Using the Chain Rule: Finding a Derivative

Date: 2/26/96 at 8:47:29
From: Muhammad Momin Rashid
Subject: Derivative

I would like to know the solution to the following:

 d/dx sin(sin (2cos(2x/3))) = ?

Date: 2/28/96 at 11:11:31
From: Doctor Byron
Subject: Re: Derivative

Hi Muhammad,

Finding a derivative like this relies on the use of the 
chain rule:

d/dx(f(g(x)) = g'(x) * f'(g(x))

To apply your problem, we let f(x) = sin(x)
and g(x) = sin(2cos(2x/3))

d/dx(f(g(x)) = g'(x) * f'(g(x)) = d/dx sin(2cos(2x/3)) * cos(sin(2cos(2x/3))
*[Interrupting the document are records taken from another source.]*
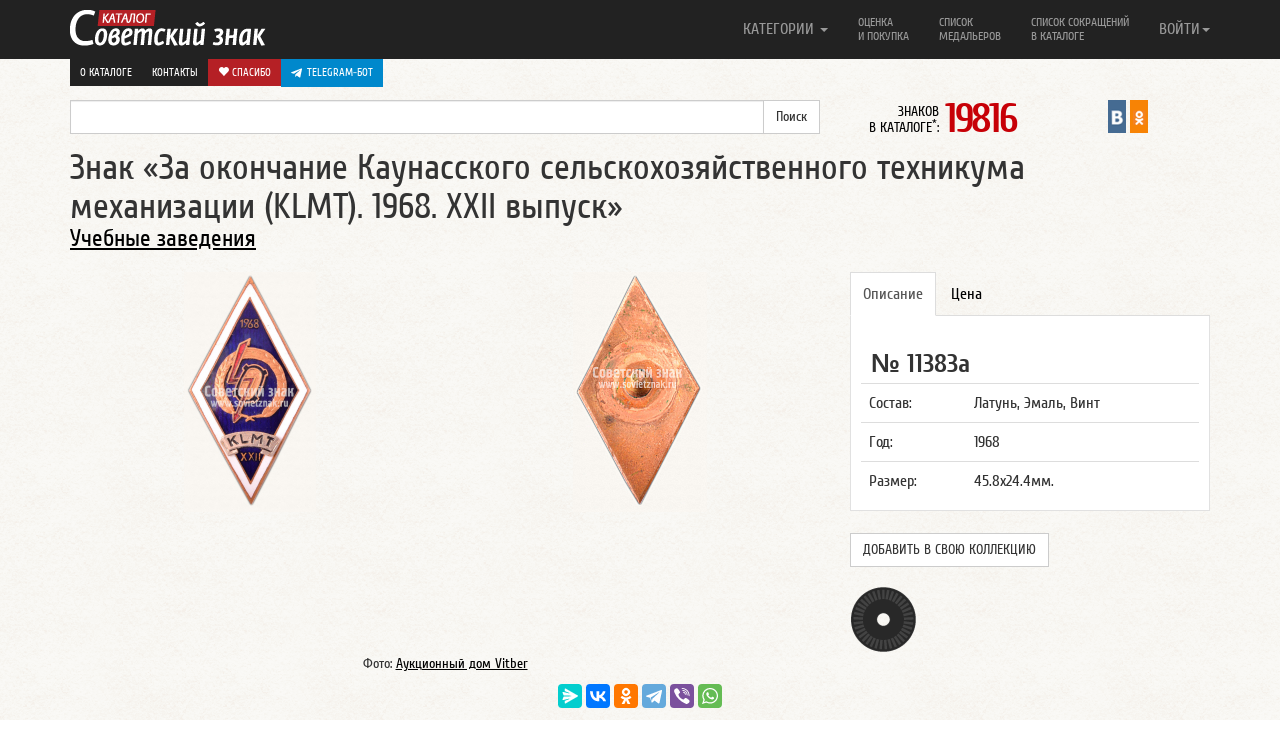

--- FILE ---
content_type: text/css
request_url: https://www.sovietznak.ru/bitrix/templates/nbadge/css/tabdrop.css
body_size: -85
content:
.nav-tabs,
.nav-pills { position: relative; }
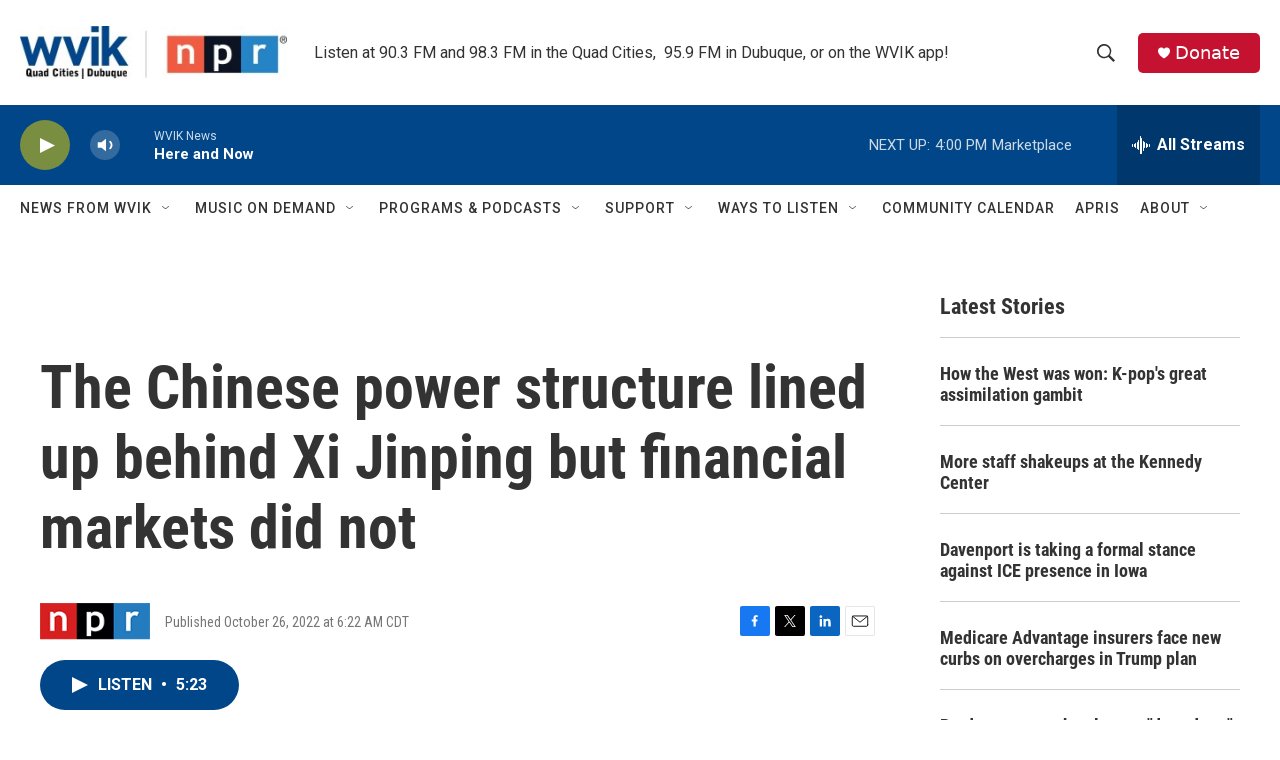

--- FILE ---
content_type: text/html; charset=utf-8
request_url: https://www.google.com/recaptcha/api2/aframe
body_size: -83
content:
<!DOCTYPE HTML><html><head><meta http-equiv="content-type" content="text/html; charset=UTF-8"></head><body><script nonce="RK6YNERZzI5RltZM1qZ7TQ">/** Anti-fraud and anti-abuse applications only. See google.com/recaptcha */ try{var clients={'sodar':'https://pagead2.googlesyndication.com/pagead/sodar?'};window.addEventListener("message",function(a){try{if(a.source===window.parent){var b=JSON.parse(a.data);var c=clients[b['id']];if(c){var d=document.createElement('img');d.src=c+b['params']+'&rc='+(localStorage.getItem("rc::a")?sessionStorage.getItem("rc::b"):"");window.document.body.appendChild(d);sessionStorage.setItem("rc::e",parseInt(sessionStorage.getItem("rc::e")||0)+1);localStorage.setItem("rc::h",'1769718345605');}}}catch(b){}});window.parent.postMessage("_grecaptcha_ready", "*");}catch(b){}</script></body></html>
Now we need to expand the first term using the chain rule.  
Apply the chain rule to d/dx sin(2cos(2x/3)) by letting 
h(x) = sin(x) and k(x) = 2cos(2x/3)

d/dx sin(2cos(2x/3)) = k'(x) * h'(k(x)) = d/dx 2cos(2x/3) * cos(2cos(2x/3)) 
= -4/3sin(2x/3) * cos(2cos(2x/3))

Substituting back into what we found before, we see that the 
derivative in question equals:

cos(sin(2cos(2x/3)) * cos(2cos(2x/3)) * -4/3sin(2x/3)

I hope this was helpful.

-Doctor Byron,  The Math Forum